### TASK DIRECTIONS
The records below must be output exactly, without pictures.

*** Opening SOURCE MATERIAL ***

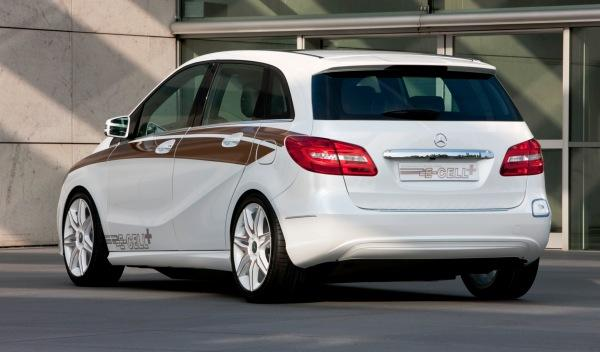Mercedes-Clase-B-E-Cell-trasera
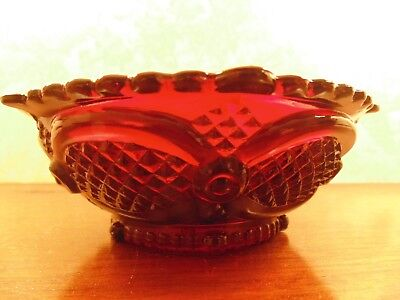 Avon Cape Cod Ruby Red Small Fruit/Dessert Bowl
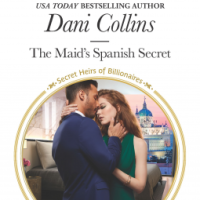 MINI-REVIEW: Dani Collins's THE MAID'S SPANISH SECRET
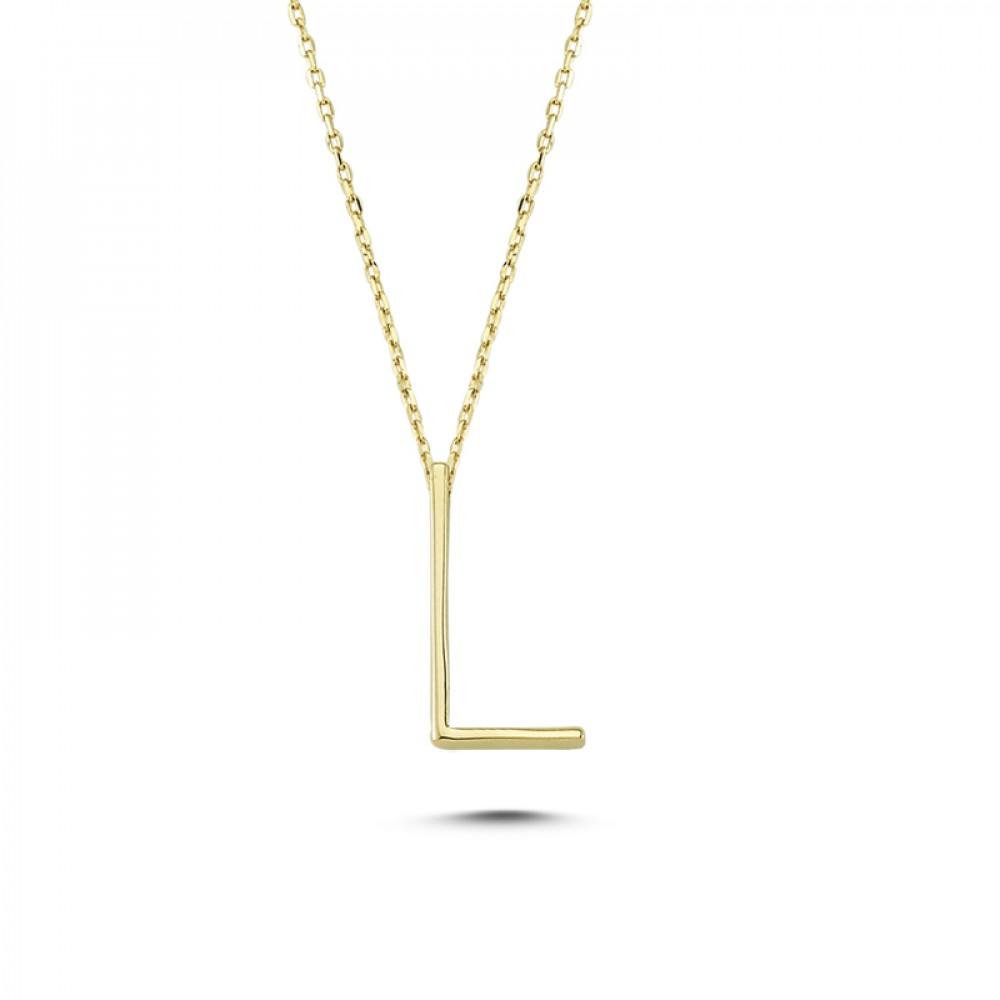 Glorria Gold 3D L Letter Necklace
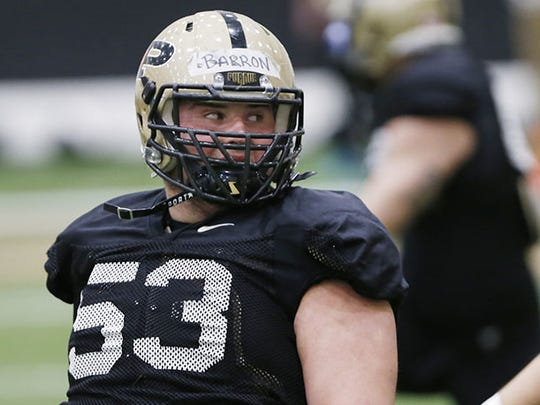 Center Kirk Barron during Purdue spring football practice. He went to Mishawaka Marian.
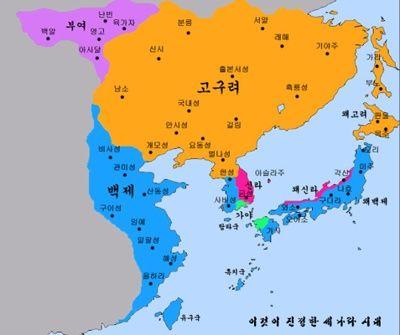 バ韓国塵の教わる歴史は嘘まみれ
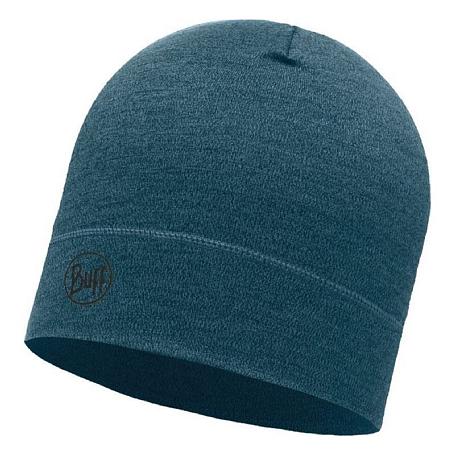 Купить Шапка BUFF MIDWEIGHT MERINO WOOL HAT OCEAN MELANGE Банданы и шарфы Buff ® 1308063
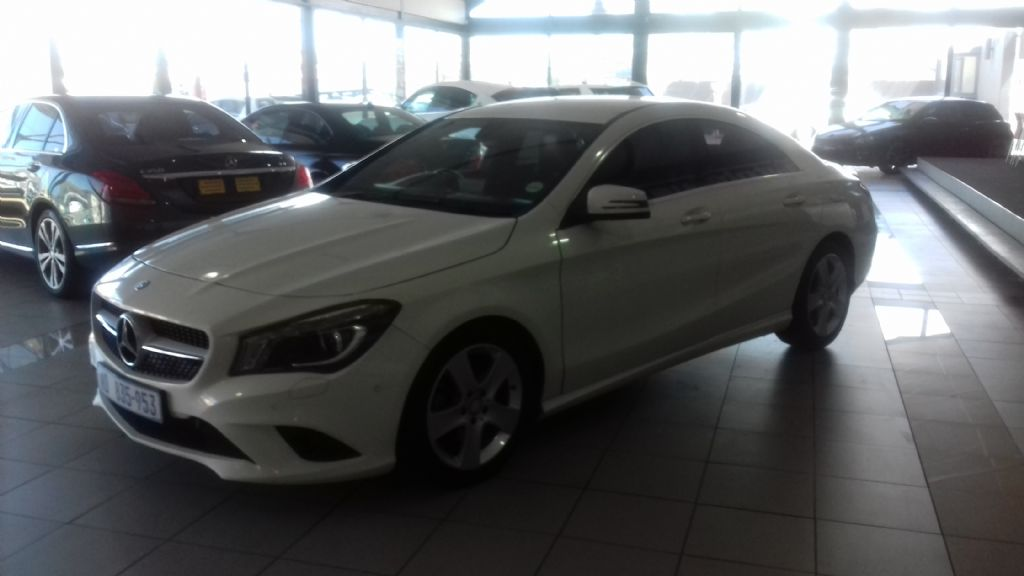 used-mercedes-benz-cla-class-3208808-3.jpg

*** Closing SOURCE MATERIAL ***

### RESPONSE FOR THIS EXERCISE
Mercedes-Clase-B-E-Cell-trasera
 Avon Cape Cod Ruby Red Small Fruit/Dessert Bowl
 MINI-REVIEW: Dani Collins's THE MAID'S SPANISH SECRET
 Glorria Gold 3D L Letter Necklace
 Center Kirk Barron during Purdue spring football practice. He went to Mishawaka Marian.
 バ韓国塵の教わる歴史は嘘まみれ
 Купить Шапка BUFF MIDWEIGHT MERINO WOOL HAT OCEAN MELANGE Банданы и шарфы Buff ® 1308063
 used-mercedes-benz-cla-class-3208808-3.jpg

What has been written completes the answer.